La position de la ministre de l’environnement française, Ségolène Royal, constitue un mélange d’incompétence absolue et d’arrogance énorme. «Sans moi, il ne serait pas possible de concilier les exploitants du nucléaire et ses opposants», a-t-elle déclaré, en oubliant qu’elle avait laissé la «transition énergétique» à EdF – elle n’avait pas le courage de décider de la fermeture de Fessenheim. S’il est vrai qu’EdF a l’obligation de fermer une centrale (sur 57) avant de pouvoir lancer la nouvelle centrale de Flamanville (qui présente la particularité d’être sans arrêt en panne déjà en amont de son exploitation), la ministre dans son immesurable sagesse avait proposé à EdF de choisir eux-mêmes quelle centrale ils avaient envie de fermer. Puisque Fessenheim comporte deux blocs, il ne faut pas être Prix Nobel pour savoir que le monopoliste français fermera une petite centrale à un seul bloc, laissant donc Fessenheim en exploitation. Bravo, Madame Royal, en effet, sans vous, la «transition énergétique» ne pourrait pas avoir lieu…

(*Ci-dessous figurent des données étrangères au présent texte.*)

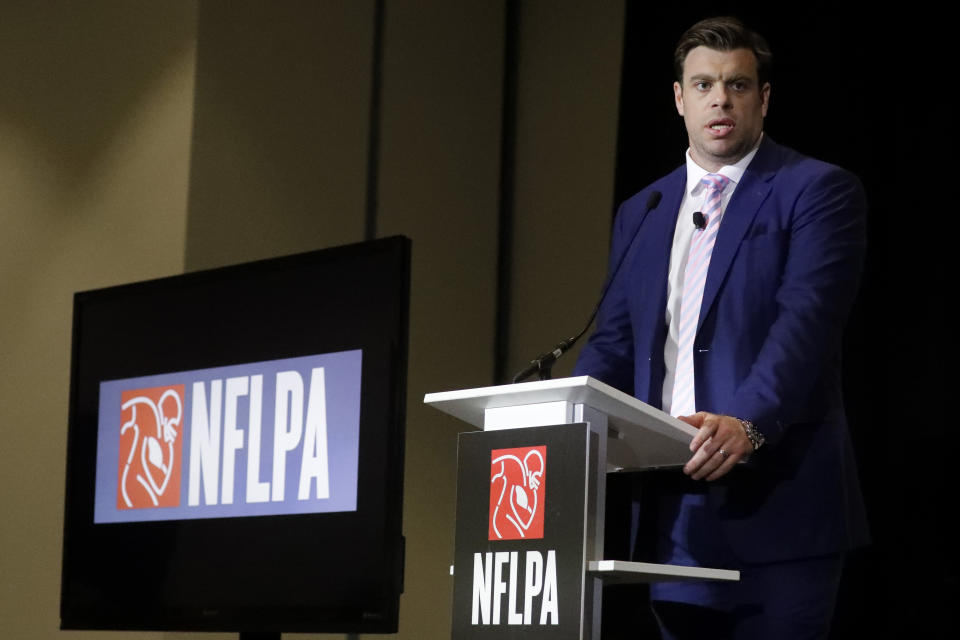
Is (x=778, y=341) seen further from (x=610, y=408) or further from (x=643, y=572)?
Answer: (x=643, y=572)

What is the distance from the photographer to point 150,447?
2844mm

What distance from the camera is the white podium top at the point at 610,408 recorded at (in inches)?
68.1

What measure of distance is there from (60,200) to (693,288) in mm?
2708

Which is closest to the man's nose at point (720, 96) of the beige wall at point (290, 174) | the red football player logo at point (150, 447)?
the red football player logo at point (150, 447)

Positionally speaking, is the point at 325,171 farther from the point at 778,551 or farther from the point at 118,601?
the point at 778,551

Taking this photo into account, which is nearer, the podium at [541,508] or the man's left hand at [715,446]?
the podium at [541,508]

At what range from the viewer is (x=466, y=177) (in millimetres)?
4652

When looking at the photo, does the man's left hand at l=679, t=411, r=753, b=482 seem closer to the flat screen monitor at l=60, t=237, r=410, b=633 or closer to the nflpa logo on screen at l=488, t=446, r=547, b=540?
the nflpa logo on screen at l=488, t=446, r=547, b=540

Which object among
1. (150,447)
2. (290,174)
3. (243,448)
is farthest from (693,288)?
(290,174)

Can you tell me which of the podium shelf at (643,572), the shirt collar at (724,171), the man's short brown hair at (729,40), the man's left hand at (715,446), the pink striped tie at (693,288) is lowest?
the podium shelf at (643,572)

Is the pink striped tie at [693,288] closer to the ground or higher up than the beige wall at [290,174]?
closer to the ground

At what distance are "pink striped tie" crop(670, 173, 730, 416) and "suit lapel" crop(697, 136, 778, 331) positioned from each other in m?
0.03

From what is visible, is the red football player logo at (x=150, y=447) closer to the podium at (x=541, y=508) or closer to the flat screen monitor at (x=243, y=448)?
the flat screen monitor at (x=243, y=448)

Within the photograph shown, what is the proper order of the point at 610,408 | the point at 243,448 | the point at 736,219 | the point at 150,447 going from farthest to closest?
the point at 150,447, the point at 243,448, the point at 736,219, the point at 610,408
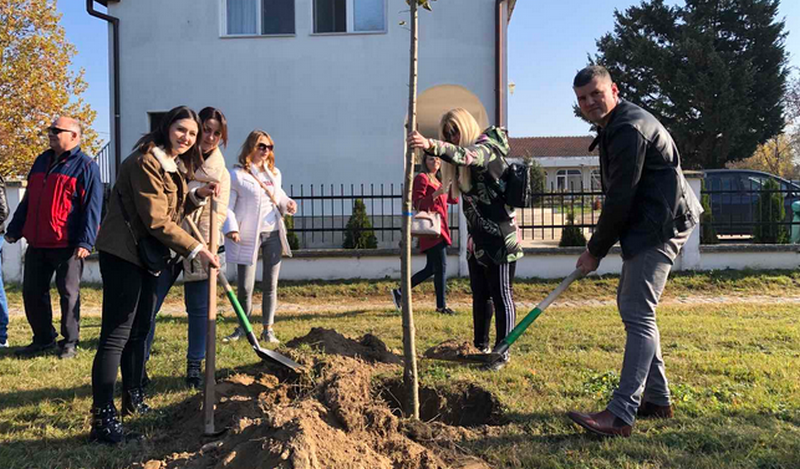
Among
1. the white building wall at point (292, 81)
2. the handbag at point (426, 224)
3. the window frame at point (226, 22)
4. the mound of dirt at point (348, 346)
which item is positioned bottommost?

Soyons clair – la société civile et le monde politique doivent capituler devant la puissance du grand capital. Qui lui, se fiche pas mal si nous vivons ou pas – pour eux, nous ne comptons qu’en termes de consommateurs. Et on comprend pourquoi il est tellement difficile de motiver les jeunes pour s’engager dans la politique – qui devient de plus en plus une marionnette entre les mains de ceux qui détiennent le capital et par conséquent, le vrai pouvoir.